Excerpted text:
=== Section Start ===

Lawyers argued, prior to the family’s removal, that they should remain in Britain because the mental health of Mrs Ahmadi, and her children Hadia, aged 6, and Seear, aged 4, would deteriorate if they were returned to Germany where they did not have the support of family and friends they had in Britain.

Source:- The Guardian Thursday 12 September page 9

Minorities hit by homelessness

Ethnic minority households are almost three times more likely to be homeless than their white counterparts, according to government figures.

Source:- The Guardian Thursday 12 September page 13

Scottish newspapers

Carry On Smacking

Jim Wallace’s plans to ban smacking have been rejected by his fellow MSPs.

The remainder of the justice minister’s key proposals in the Criminal Justice Bill have taken a savaging as well.

=== Section End ===

Given information:
=== Section Start ===

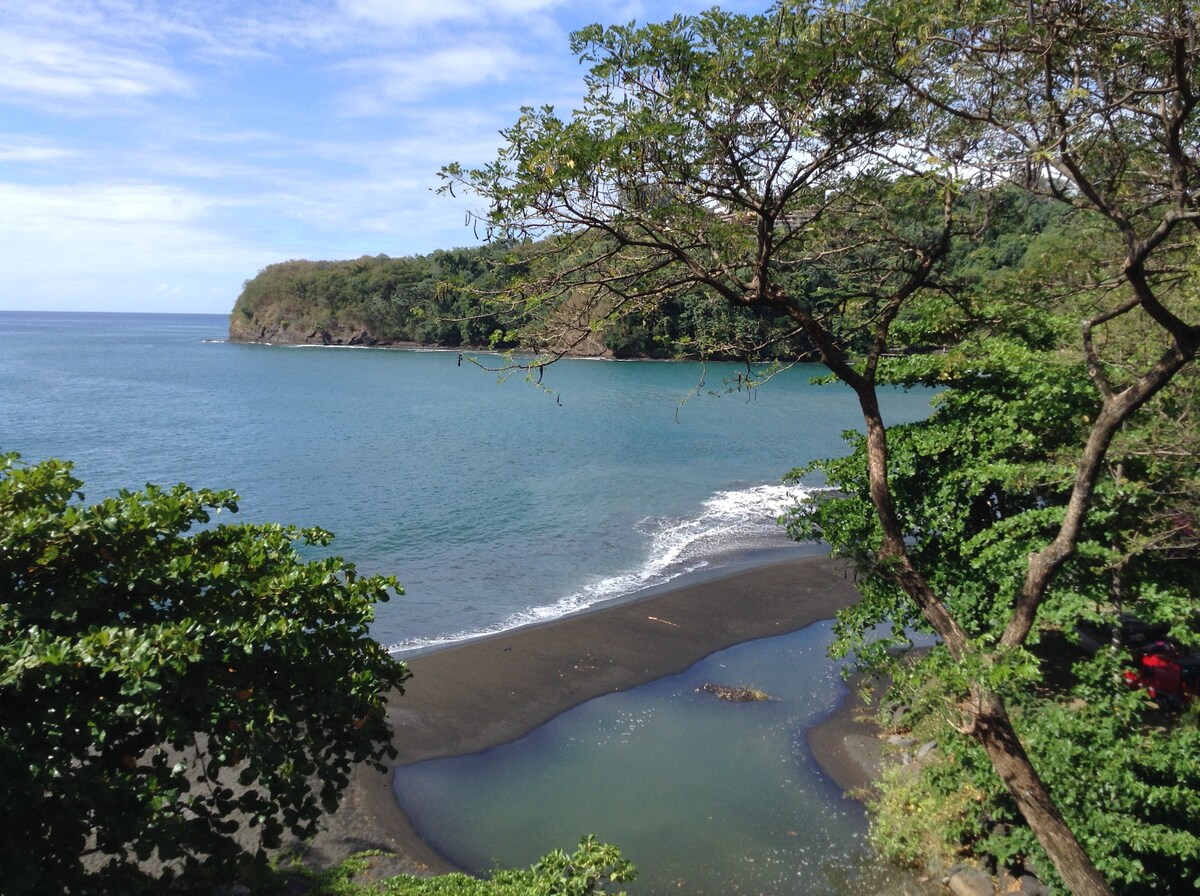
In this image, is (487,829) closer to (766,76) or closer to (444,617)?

=== Section End ===

Can you return the full news digest at the top of the page, word for word and unchanged?

Lawyers argued, prior to the family’s removal, that they should remain in Britain because the mental health of Mrs Ahmadi, and her children Hadia, aged 6, and Seear, aged 4, would deteriorate if they were returned to Germany where they did not have the support of family and friends they had in Britain.

Source:- The Guardian Thursday 12 September page 9

Minorities hit by homelessness

Ethnic minority households are almost three times more likely to be homeless than their white counterparts, according to government figures.

Source:- The Guardian Thursday 12 September page 13

Scottish newspapers

Carry On Smacking

Jim Wallace’s plans to ban smacking have been rejected by his fellow MSPs.

The remainder of the justice minister’s key proposals in the Criminal Justice Bill have taken a savaging as well.